==== Exercise text

Roy Acuff performing his first tour with the Grand Ole Opry outdoors in 1939 (Robert Dye/Alamy Stock Photo)

There were three acts on the bill, each a headliner in his own right, and the top admission price was two dollars. In what now seems like an alternative universe, the Schaefer Music Festival, held in a repurposed ice skating rink in New York City’s Central Park, presented concerts all summer long, featuring a superlative and eclectic array of acclaimed musical acts. I feel as if I lived in or around that magical rink for the better part of each summer of the early 1970s.

This particular concert took place on August 15, 1973. Doc Watson opened the show, followed by the Earl Scruggs Revue, with David Bromberg closing the evening. Nearly sixteen years old, I had been going to shows for three years already, but I had never seen any of the performers featured that night. Why was I even there? My passion was rock music. A few of the first acts I had already seen—the Doors, the Who, and Led Zeppelin—gave a clear indication of where my interests lay: loud, electric guitar–based classic rock, if a decade before it was designated “classic.” So what brought me to a show spotlighting three figures whose acoustic-based music spoke firmly of authentic bluegrass, country, and folk roots?

The answer was the album Will the Circle Be Unbroken, a triple-LP set recorded two years previously in Nashville and released in November 1972. Circle was a crossover project that brought together the Nitty Gritty Dirt Band, a folk-rock unit with Los Angeles roots that had scored a top ten hit with “Mr. Bojangles” in 1970, alongside a host of country and bluegrass legends including “Mother” Maybelle Carter, Merle Travis, Roy Acuff, and Jimmy Martin, as well as Doc Watson and Earl Scruggs, accompanied by such first-rate Nashville session players as the fiddler Vassar Clements, the bassist Junior Huskey, and the guitarist Norman Blake. The music-making throughout was masterful, the integration of supposedly incompatible cultures untraceable, the synthesis joyous and ultimately moving. It was an unlikely union that Dirt Band banjo player John McEuen memorializes in his book celebrating the fiftieth anniversary of that occasion: Will the Circle Be Unbroken: The Making of a Landmark Album.

For open-eared pop music fanatics of the seventies, Circle was a gateway album that revealed vistas. It spoke of a world beyond the sonic eruptions of rock-and-roll, yet one that could exist peaceably alongside it. The unassuming splendor of the music I heard that night in Central Park, particularly the marvelous flatpicking and straight-from-the-hills singing of Watson and the offhand brilliance of Scruggs’s banjo playing—indeed, the seemingly effortless, stirringly unselfconscious virtuosity of both men—brought to life the pleasures of a new idiom, one I still cherish. It was the joy already embedded in that momentous album come to life.

The music-making throughout was masterful, the integration of supposedly incompatible cultures untraceable, the synthesis joyous and ultimately moving.

========

→ Task prompt: Quote, word for word, the passage of the essay on the album Will the Circle Be Unbroken from "This particular concert" to "and folk roots?".

==== Supplied information

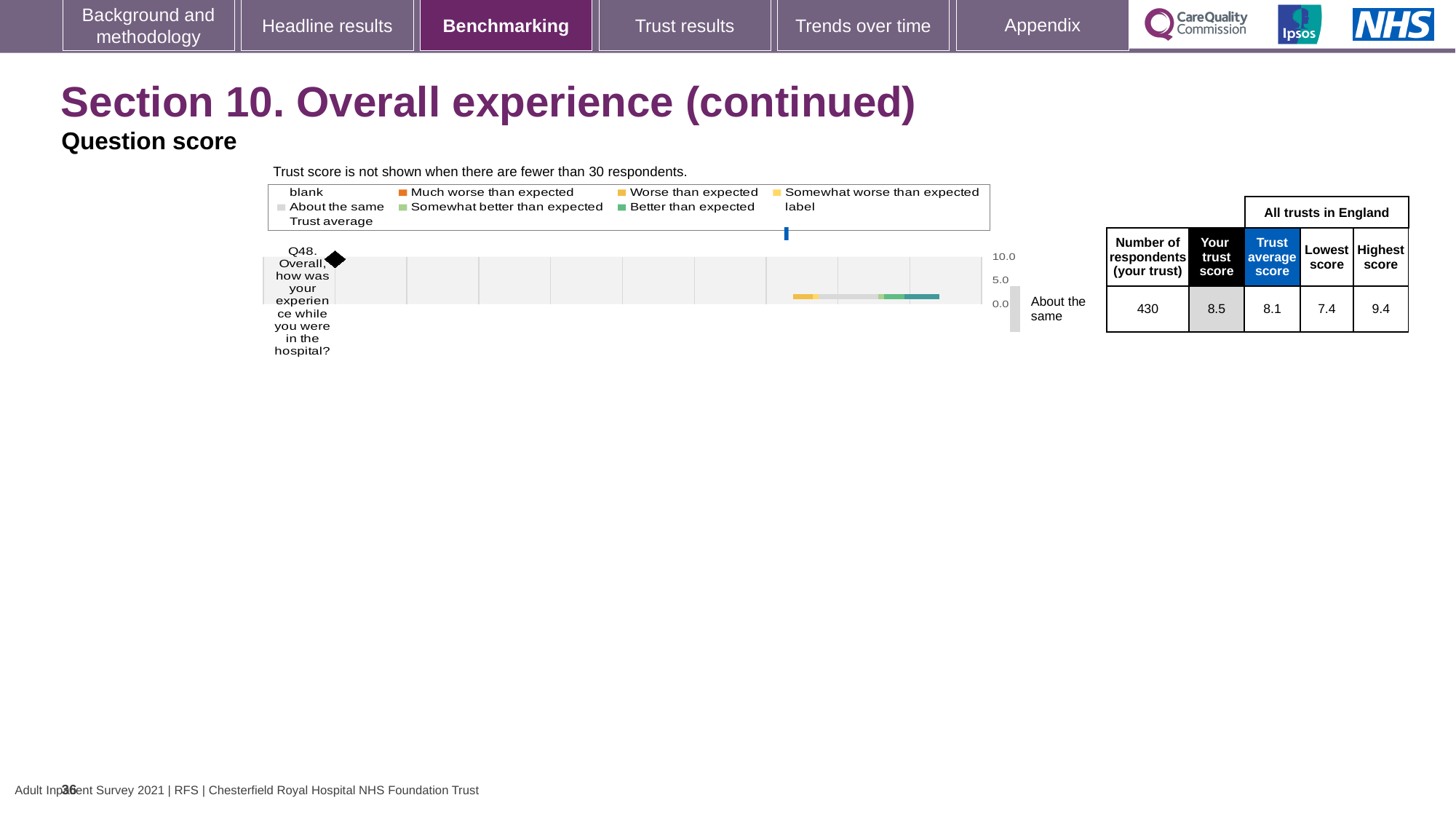
Which legend entry is shown in orange on the chart? Much worse than expected What is the highest score among all trusts in England for Q48? 9.4 What is the difference between the highest and lowest scores for Q48 across all trusts in England? 2.0 What is the lowest score among all trusts in England for Q48? 7.4 What is the trust score for Q48 shown on the slide? 8.5 Is the trust score for Q48 greater or less than 5.0 on the chart axis? greater Which benchmarking category is the trust's Q48 score placed in? About the same What is the trust average score for Q48 across all trusts in England? 8.1 How many respondents from the trust answered Q48? 430 What kind of chart is used to show the Q48 benchmarking result? Bar chart How many questions are plotted on the chart? 1 Which is larger for Q48: the trust's own score or the trust average score? Your trust score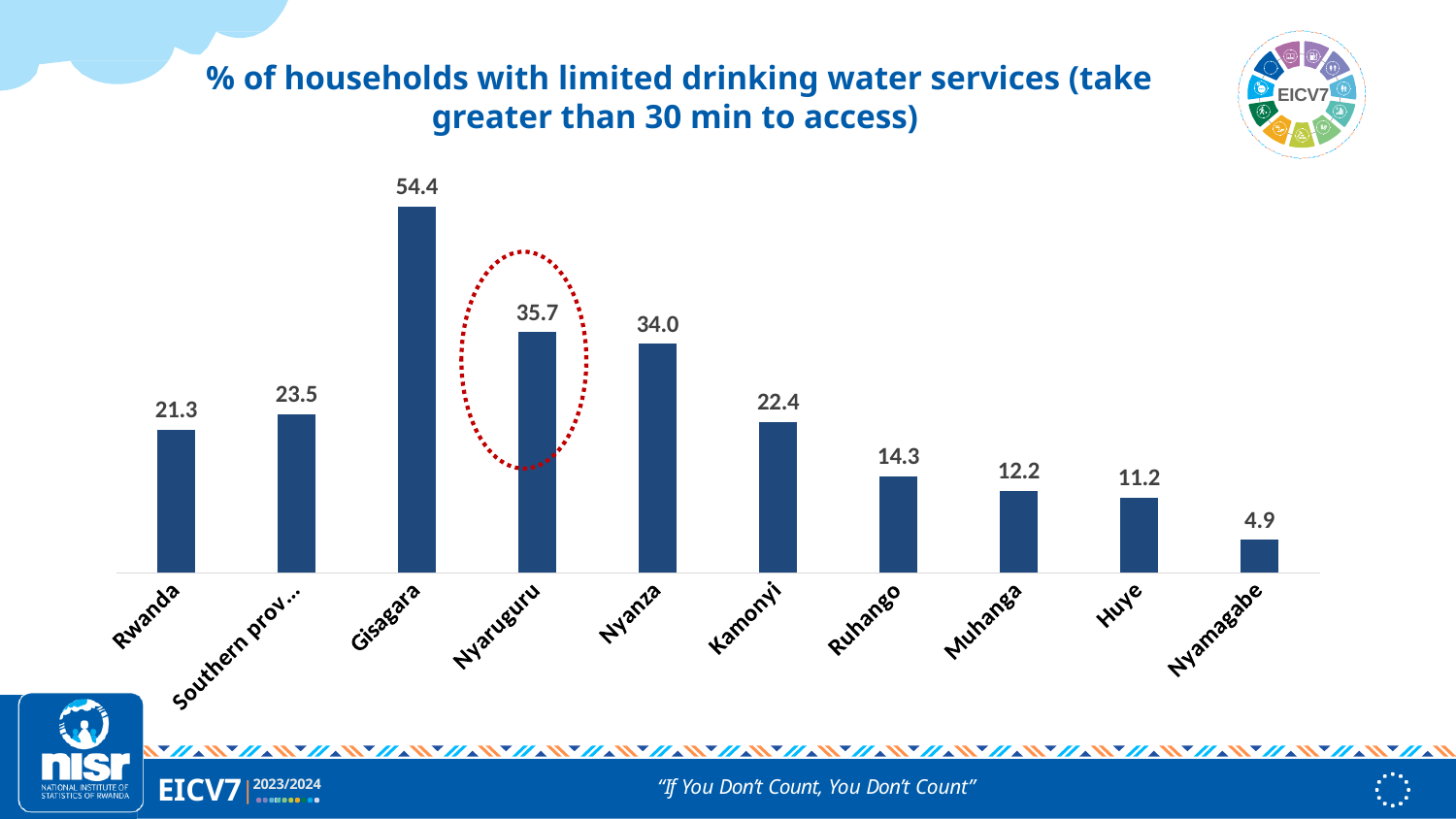
Do the values rise or fall from Nyanza to Nyamagabe along the x axis? Fall What is the value for Nyaruguru, the bar circled in red? 35.7 Which is larger, the value for Kamonyi or the value for Ruhango? Kamonyi Which bar is highlighted with a red dotted circle? Nyaruguru Which category has the highest value? Gisagara What is the value for Rwanda? 21.3 How many categories are shown on the x axis? 10 Which category has the lowest value? Nyamagabe What is the value for Gisagara? 54.4 What is the value for Nyamagabe? 4.9 What kind of chart is shown on the slide? Bar chart What is the difference between the values for Gisagara and Nyaruguru? 18.7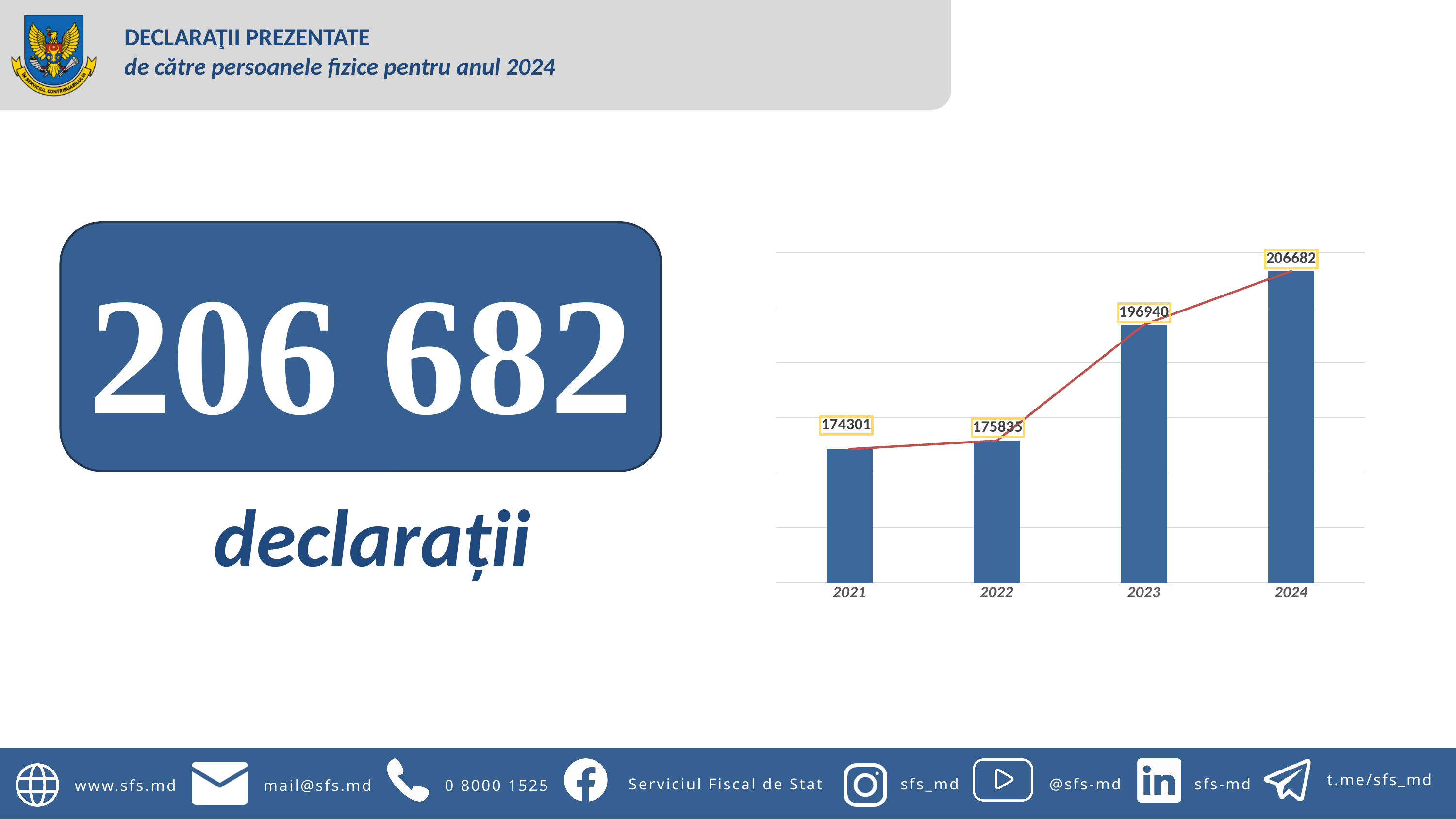
Which year has the highest value? 2024 Do the values rise or fall from 2021 to 2024? rise What is the difference between the values for 2024 and 2023? 9742 Which is larger, the value for 2023 or the value for 2022? 2023 Which year has the lowest value? 2021 What is the difference between the values for 2022 and 2021? 1534 What is the value shown for 2023? 196940 What is the value shown for 2022? 175835 How many years are shown on the x axis of the chart? 4 What is the value shown for 2024? 206682 What kind of chart is shown on the slide? combination bar and line chart What is the value shown for 2021? 174301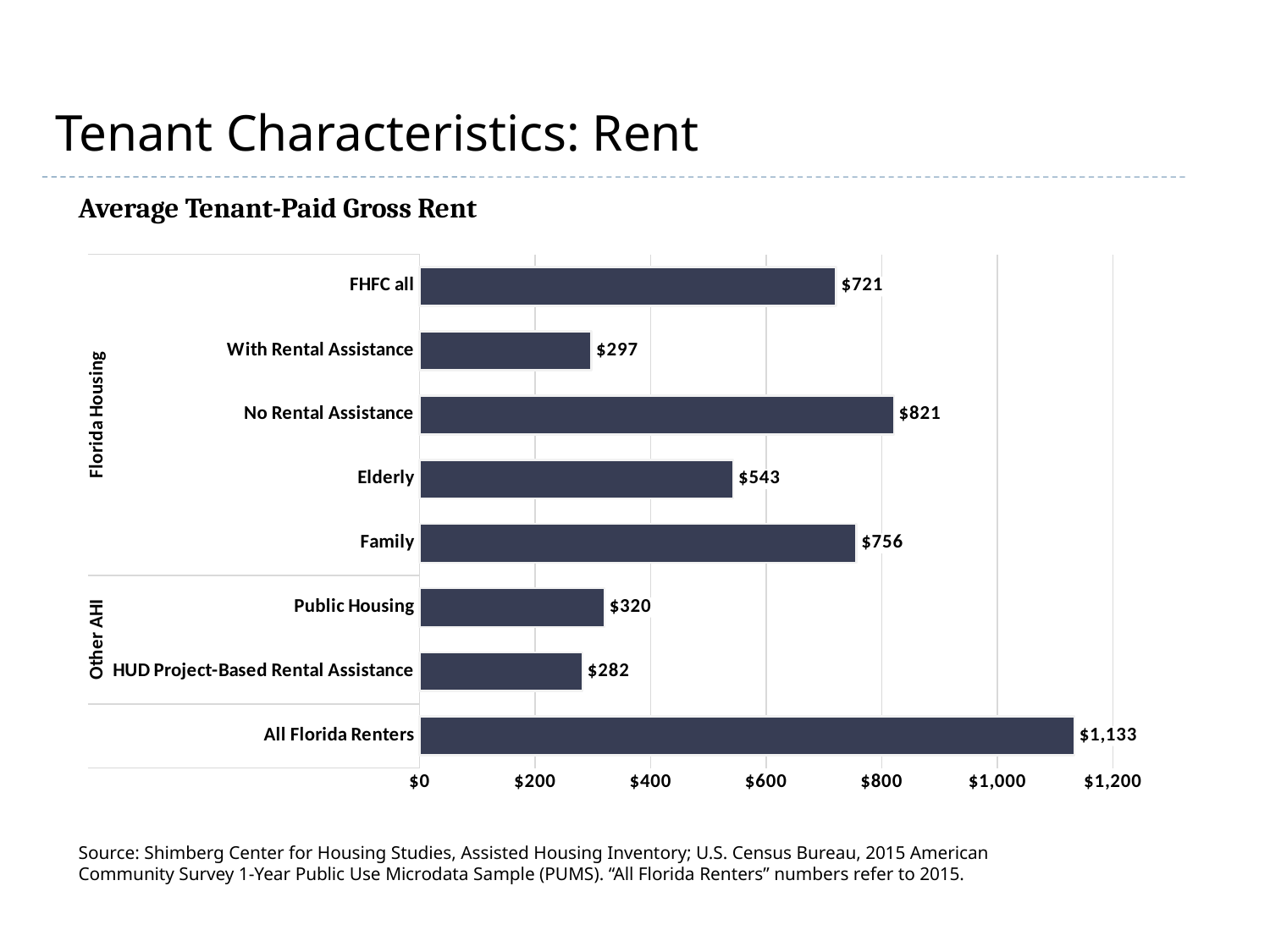
Which is larger, the rent for Family or the rent for Elderly? Family What is the average tenant-paid gross rent for Elderly? $543 What is the average tenant-paid gross rent for HUD Project-Based Rental Assistance? $282 What is the difference between the rent for All Florida Renters and FHFC all? $412 How many categories are shown in the chart? 8 Which category has the highest average tenant-paid gross rent? All Florida Renters What kind of chart is shown on the slide? bar chart Which category has the lowest average tenant-paid gross rent? HUD Project-Based Rental Assistance What is the title of the chart? Average Tenant-Paid Gross Rent What is the average tenant-paid gross rent for FHFC all? $721 What is the difference between the rent for No Rental Assistance and With Rental Assistance? $524 Is the value for Public Housing greater or less than $400? less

========

→ Answer section:
This particular concert took place on August 15, 1973. Doc Watson opened the show, followed by the Earl Scruggs Revue, with David Bromberg closing the evening. Nearly sixteen years old, I had been going to shows for three years already, but I had never seen any of the performers featured that night. Why was I even there? My passion was rock music. A few of the first acts I had already seen—the Doors, the Who, and Led Zeppelin—gave a clear indication of where my interests lay: loud, electric guitar–based classic rock, if a decade before it was designated “classic.” So what brought me to a show spotlighting three figures whose acoustic-based music spoke firmly of authentic bluegrass, country, and folk roots?